Japanese Prime Minister Shinzo Abe has not paid homage at the shrine since December 2013, when his visit sparked an international outcry.
Japanese Prime Minister Shinzo Abe has not paid homage at the shrine since December 2013, when his visit sparked an international outcry.PHOTO: REUTERS

TOKYO (DPA) - Japanese Prime Minister Shinzo Abe on Thursday (Oct 17) made a ritual offering of a sacred tree branch for the controversial Yasukuni Shrine, prompting South Korea to express its “deep regrets.” 

Mr Abe has not paid homage at the shrine since December 2013, when his visit sparked an international outcry and is expected to refrain from visiting the 150-year-old war memorial during its four-day autumn festival, which begins on Thursday.

The shrine, a source of friction with neighbouring countries such as China and South Korea, honours the spirits of Japan's 2.46 million war dead, including 14 Class-A war criminals from World War II.

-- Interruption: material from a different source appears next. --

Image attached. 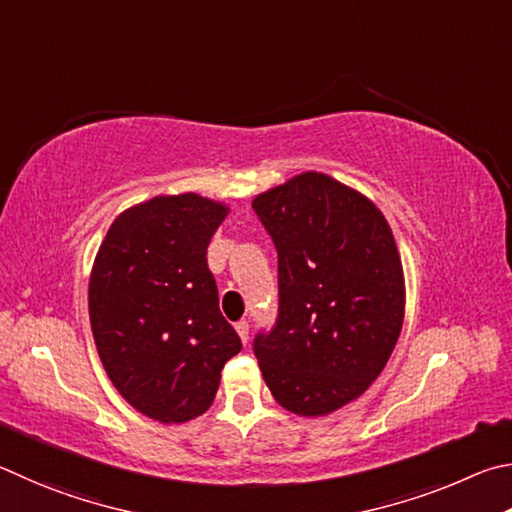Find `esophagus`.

Mr Seiichi Eto, the minister in charge of Okinawa and Northern Territories affairs, offered prayers at the shrine on Thursday morning, becoming the first minister to do so in two and a half years.

South Korea expressed its “deep regrets over the fact that Japanese government and parliamentary leaders again sent offerings or visited the Yasukuni Shrine that glorifies Japan’s history of wars of invasion,” Seoul’s foreign ministry said in a statement, according to Yonhap News agency.

“Japan can contribute to the future-oriented development of South Korea-Japan relations and gain trust from neighbouring countries and the international community only when Japan’s responsible leaders show humble reflection on the past through action,” the ministry added.

The two countries’ relations have been worsening since Japan imposed restrictions on South Korea-bound shipments of materials used in semiconductors and smartphone production. Then, Tokyo decided to downgrade South Korea’s trading status the following month.

Japan’s actions came after South Korea’s Supreme Court in October ordered Japanese companies to compensate victims of forced labour during Japan’s colonial rule of the Korean Peninsula between 1910 and 1945. 

Visits by Japanese political leaders to the Yasukuni Shrine invite the anger of neighbouring countries, especially China and South Korea, which consider the site to be glorifying Japan’s wartime aggression.

Dozens of Japanese lawmakers are expected to visit the site during the festival.